Although somewhat limited in range of topics, this site has a variety of games for high school math. I tested out “Algebra vs. the Cockroaches,” a game that quickly required me to find coordinates on a graph in order to shoot cockroaches with my weapon of choice (a rocket in my case).
It’s the first one that comes up on Google when you type in “High School Vocabulary Games,” but after looking around for quite a bit, I realized it was for a reason. This site has simple games but on wide variety of topics related to vocabulary. Some of the games that I tried out included the synonym matching game, the phonics game (I had to divide a word into its parts) and the Latin-English matching game. This site is good for students with all different ability levels and includes SpEd options.
For Social Studies:
This site provided games to help learn basic world geography—something that many student leave high school without really knowing.
This site provides timed social studies vocabulary games.

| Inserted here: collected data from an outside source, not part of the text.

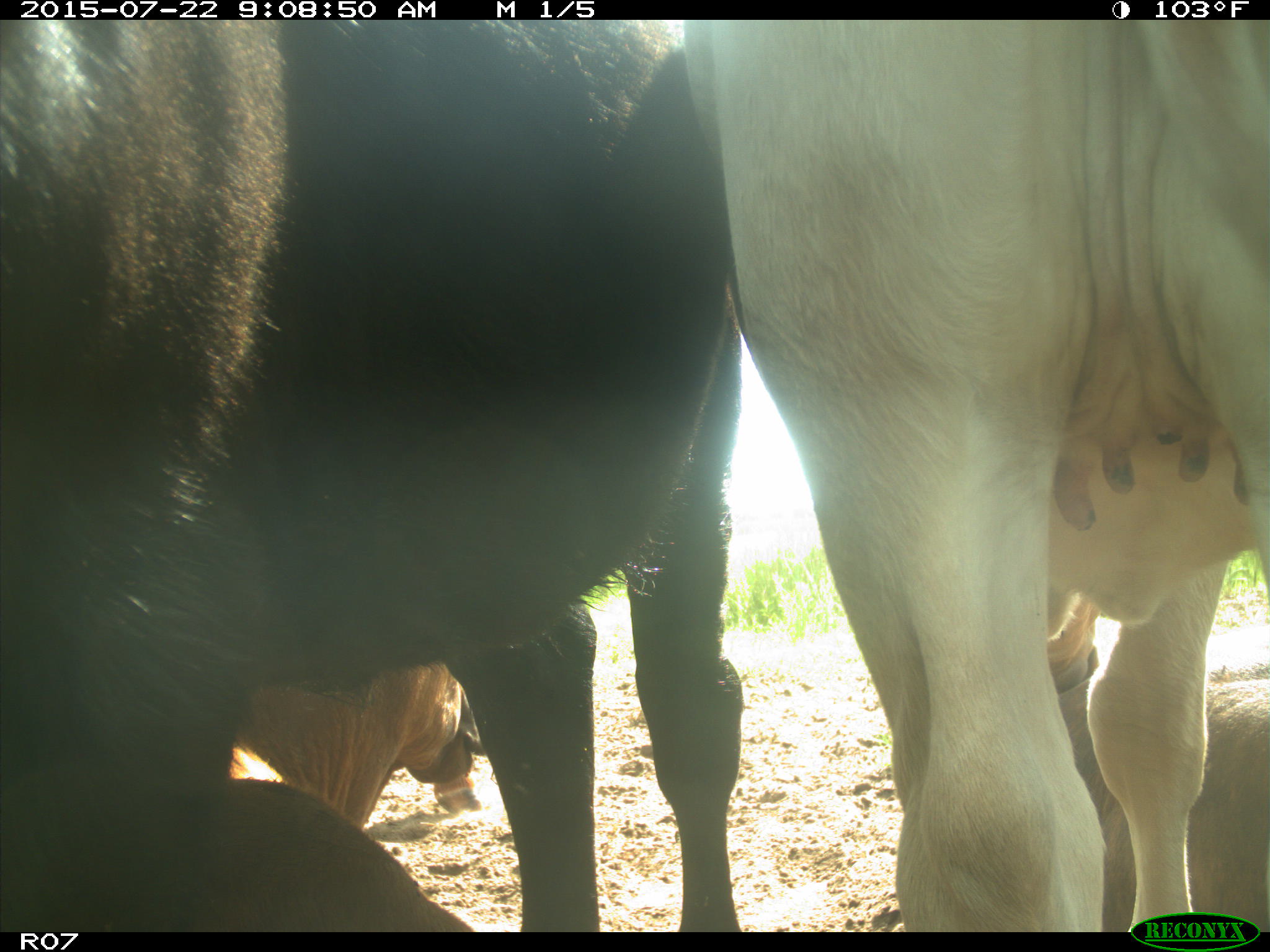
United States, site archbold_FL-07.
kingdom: Animalia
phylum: Chordata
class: Mammalia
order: Artiodactyla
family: Suidae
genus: Sus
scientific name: Sus scrofa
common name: wild boar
Sus scrofa (wild boar).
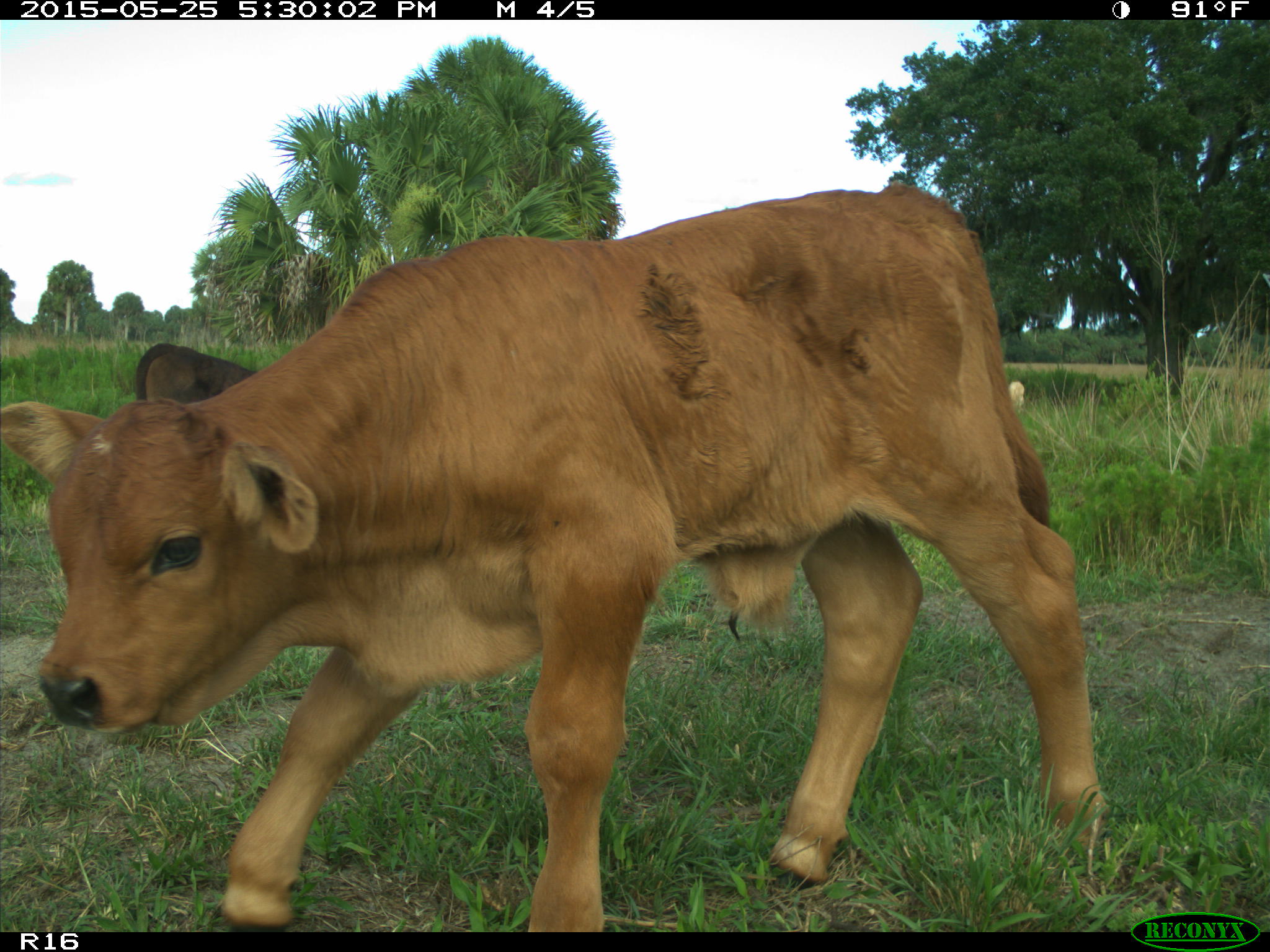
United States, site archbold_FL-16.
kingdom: Animalia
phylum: Chordata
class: Mammalia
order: Artiodactyla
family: Bovidae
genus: Bos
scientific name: Bos taurus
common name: domestic cow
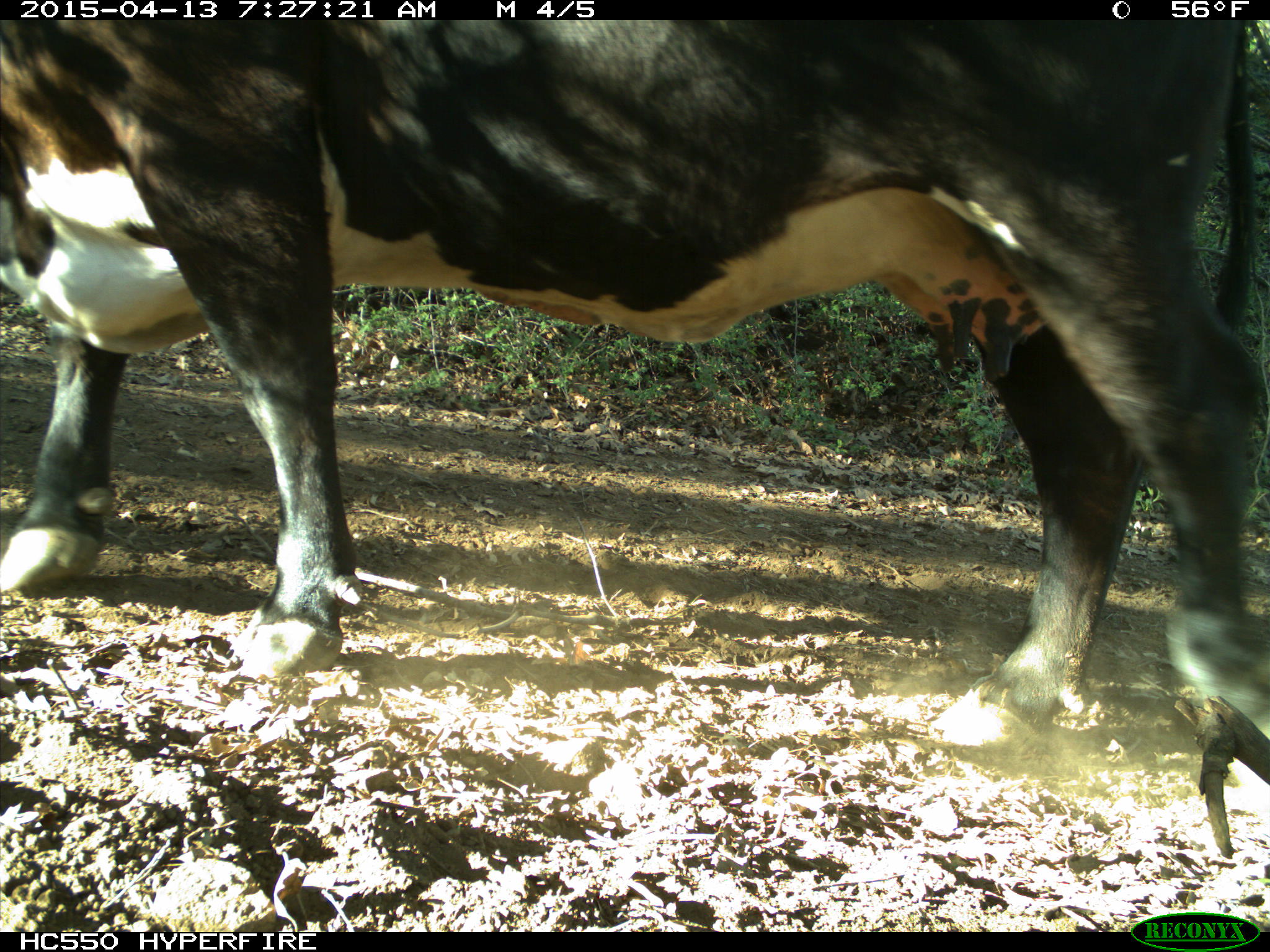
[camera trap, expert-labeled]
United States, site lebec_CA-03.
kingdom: Animalia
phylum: Chordata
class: Mammalia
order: Artiodactyla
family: Bovidae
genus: Bos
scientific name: Bos taurus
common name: domestic cow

I played a few and it made me realize that I need to brush up!
For Foreign Language:
I am already using this application at home to advance my Spanish skills! It is similar to Rosetta Stone in its approach and requires that students use all language modalities: reading, writing, speaking, listening, and grammar. I like it so far, and my owl language coach emails me if I didn’t do my job that day.
For Test Prep:
Zero Hour Threat is an interactive action game created to improve upon ACT and SAT standardized test scores while boosting the user’s general mathematics and vocabulary skills. With each correct answer, the user moves one step closer to decoding a virus that international criminals have set in place to infect the United States’ banking systems.
I already mentioned this site for social studies, but it has a session that is designed specifically to teach SAT vocabulary. I learned that the words “blandish,” “obsequious,” and “officious,” by playing a timed matching game.
Although I was able to find several useful games for high schoolers, it looks like this really is an area of opportunity for the gaming industry. Feel free to comment on this blog post if you have any other games that you’ve come across that you’d like to share with our readers. I look forward to learning more about what’s out there!